3 dezembro 2020 - 3:08

IBGE divulga Sistema de Contas Regionais 2018 – PIB 2018

De 2017 para 2018, o Produto Interno Bruto (PIB) do Brasil cresceu 1,8%. Entre as 27 unidades federativas, apenas Sergipe (-1,8%) teve queda.

Em 2018, o PIB do Brasil cresceu 1,8% na comparação com 2017. Entre as unidades federativas, a única variação negativa foi de Sergipe (-1,8%). O estado apresentou redução em volume nos quatro últimos anos da série e, em 2017, já havia sido um dos três únicos que não tiveram crescimento em 2017, ao lado de Rio de Janeiro e Paraíba.

O Instituto Brasileiro de Geografia e Estatística – IBGE, em parceria com os Órgãos Estaduais de Estatística, Secretarias Estaduais de Governo e a Superintendência da Zona Franca de Manaus – Suframa, dá continuidade ao projeto de elaboração de estimativas do Produto Interno Bruto – PIB de cada Unidade da Federação, coerentes, comparáveis entre si e compatíveis com as Contas Nacionais do Brasil.

O PIB de Santa Catarina em valores correntes foi de R$ 298,23 bilhões, o 6º maior entre as Unidades da Federação, mantendo a posição assumida em 2017.
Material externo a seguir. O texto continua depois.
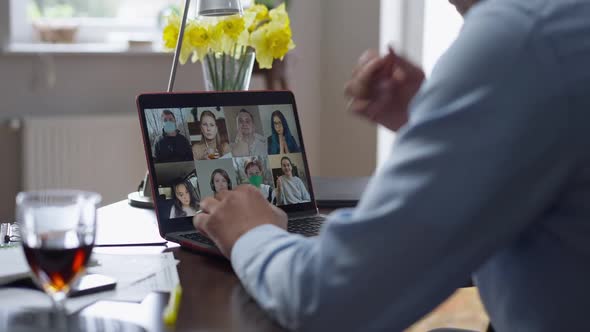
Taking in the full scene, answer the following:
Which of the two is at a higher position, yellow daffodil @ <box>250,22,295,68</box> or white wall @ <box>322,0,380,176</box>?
yellow daffodil @ <box>250,22,295,68</box>

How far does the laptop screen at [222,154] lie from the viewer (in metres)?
1.20

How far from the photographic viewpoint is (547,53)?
644 millimetres

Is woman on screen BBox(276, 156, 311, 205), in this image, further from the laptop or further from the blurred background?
the blurred background

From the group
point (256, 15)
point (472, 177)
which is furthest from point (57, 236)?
point (256, 15)

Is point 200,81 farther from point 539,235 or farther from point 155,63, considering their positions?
point 539,235

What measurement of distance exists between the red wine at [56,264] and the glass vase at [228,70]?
85 centimetres

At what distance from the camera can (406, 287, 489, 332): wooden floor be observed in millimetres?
2688

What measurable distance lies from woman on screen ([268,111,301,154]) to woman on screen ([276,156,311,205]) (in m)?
0.02

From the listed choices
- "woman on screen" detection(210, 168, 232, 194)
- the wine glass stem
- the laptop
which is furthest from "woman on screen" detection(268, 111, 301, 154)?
the wine glass stem

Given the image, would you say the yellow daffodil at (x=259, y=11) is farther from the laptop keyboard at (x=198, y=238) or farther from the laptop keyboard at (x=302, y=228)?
the laptop keyboard at (x=198, y=238)

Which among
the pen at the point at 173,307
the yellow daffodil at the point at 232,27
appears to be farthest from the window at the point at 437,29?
the pen at the point at 173,307

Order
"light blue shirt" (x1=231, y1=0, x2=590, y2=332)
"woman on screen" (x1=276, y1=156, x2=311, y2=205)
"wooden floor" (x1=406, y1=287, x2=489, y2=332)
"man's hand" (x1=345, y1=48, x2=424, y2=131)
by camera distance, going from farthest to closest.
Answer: "wooden floor" (x1=406, y1=287, x2=489, y2=332)
"woman on screen" (x1=276, y1=156, x2=311, y2=205)
"man's hand" (x1=345, y1=48, x2=424, y2=131)
"light blue shirt" (x1=231, y1=0, x2=590, y2=332)

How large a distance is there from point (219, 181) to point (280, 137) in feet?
0.50

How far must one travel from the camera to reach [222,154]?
1.25 metres
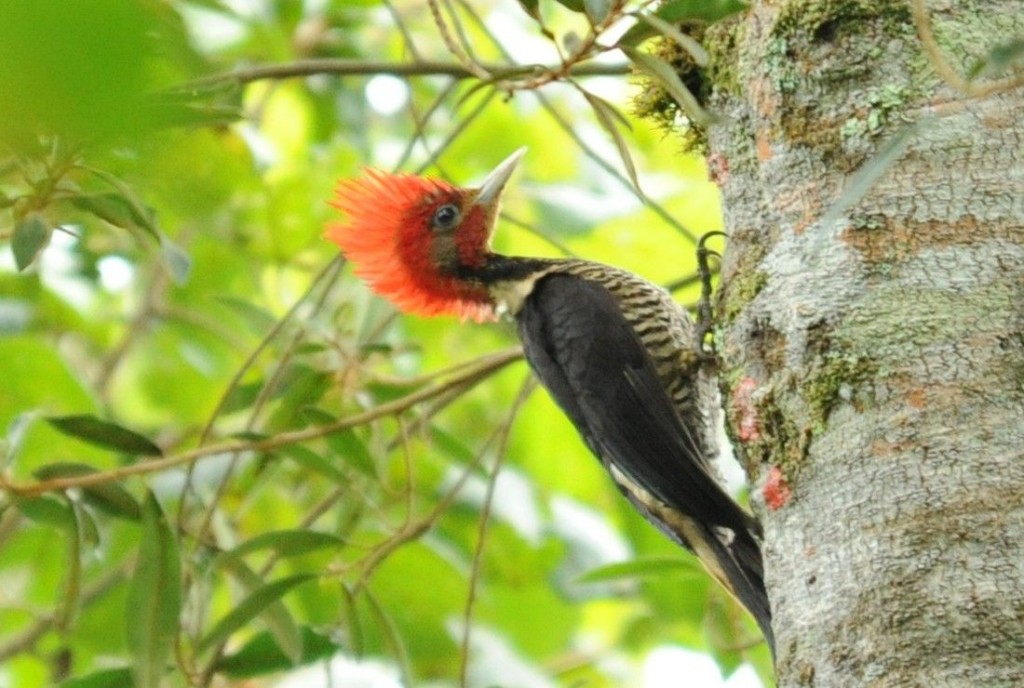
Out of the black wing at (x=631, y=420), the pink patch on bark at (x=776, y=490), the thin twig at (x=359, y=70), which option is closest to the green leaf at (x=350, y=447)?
the black wing at (x=631, y=420)

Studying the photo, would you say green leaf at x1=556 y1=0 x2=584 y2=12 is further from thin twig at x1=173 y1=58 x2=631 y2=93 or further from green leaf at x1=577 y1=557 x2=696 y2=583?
green leaf at x1=577 y1=557 x2=696 y2=583

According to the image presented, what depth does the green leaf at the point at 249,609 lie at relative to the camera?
107 inches

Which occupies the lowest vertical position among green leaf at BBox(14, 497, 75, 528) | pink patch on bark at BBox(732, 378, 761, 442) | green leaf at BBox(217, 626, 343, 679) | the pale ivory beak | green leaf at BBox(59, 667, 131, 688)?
green leaf at BBox(59, 667, 131, 688)

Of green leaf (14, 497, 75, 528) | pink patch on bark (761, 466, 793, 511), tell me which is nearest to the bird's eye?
green leaf (14, 497, 75, 528)

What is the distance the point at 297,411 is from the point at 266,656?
21.9 inches

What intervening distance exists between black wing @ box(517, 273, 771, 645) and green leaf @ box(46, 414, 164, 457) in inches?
37.6

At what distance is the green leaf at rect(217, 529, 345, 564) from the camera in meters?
2.85

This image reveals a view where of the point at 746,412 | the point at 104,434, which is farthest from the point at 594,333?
the point at 746,412

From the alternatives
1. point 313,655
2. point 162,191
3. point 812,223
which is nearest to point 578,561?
point 313,655

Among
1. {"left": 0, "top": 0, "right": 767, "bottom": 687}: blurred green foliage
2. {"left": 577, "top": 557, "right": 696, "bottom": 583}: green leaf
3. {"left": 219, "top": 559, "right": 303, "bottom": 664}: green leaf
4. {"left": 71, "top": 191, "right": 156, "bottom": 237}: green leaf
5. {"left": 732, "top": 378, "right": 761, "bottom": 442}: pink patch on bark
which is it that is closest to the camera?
{"left": 732, "top": 378, "right": 761, "bottom": 442}: pink patch on bark

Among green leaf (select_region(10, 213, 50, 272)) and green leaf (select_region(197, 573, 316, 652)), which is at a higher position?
green leaf (select_region(10, 213, 50, 272))

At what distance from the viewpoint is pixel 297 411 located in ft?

Entre as 27 unidades da federação, as maiores variações em volume ocorreram no Amazonas (5,1%), Roraima (4,8%), Mato Grosso (4,3%), Santa Catarina (3,7%) e Rondônia (3,2%).

Em Santa Catarina, os principais alavancadores foram o Comércio e reparação de veículos automotores e motocicletas e as Indústrias de Transformação

A variação em volume do Produto Interno Bruto de Santa Catarina foi
de 3,7%, a 4ª maior entre as 27 Unidades da federação.  Santa Catarina foi um dos 15 estados com variação em volume acima
da nacional (1,8%) em 2018.  A variação do PIB catarinense foi a maior da Região Sul, que cresceu 2,1% em 2018.

Destaques SC – Contas Regionais – PIB 2018 v.2

Saiba mais:

Regiões Norte, Centro-Oeste e Sul cresceram acima da média nacional

A região Norte obteve a maior variação em volume em 2018, tendo crescido 3,4%, influenciado principalmente pelos crescimentos do Amazonas (5,1%), Roraima (4,8%), Rondônia (3,2%) e Pará (3,0%). Já o Sudeste (1,4%) foi a única região com variação inferior à média nacional de 1,8%, onde apenas o Espírito Santo (3,0%), cresceu acima da média nacional.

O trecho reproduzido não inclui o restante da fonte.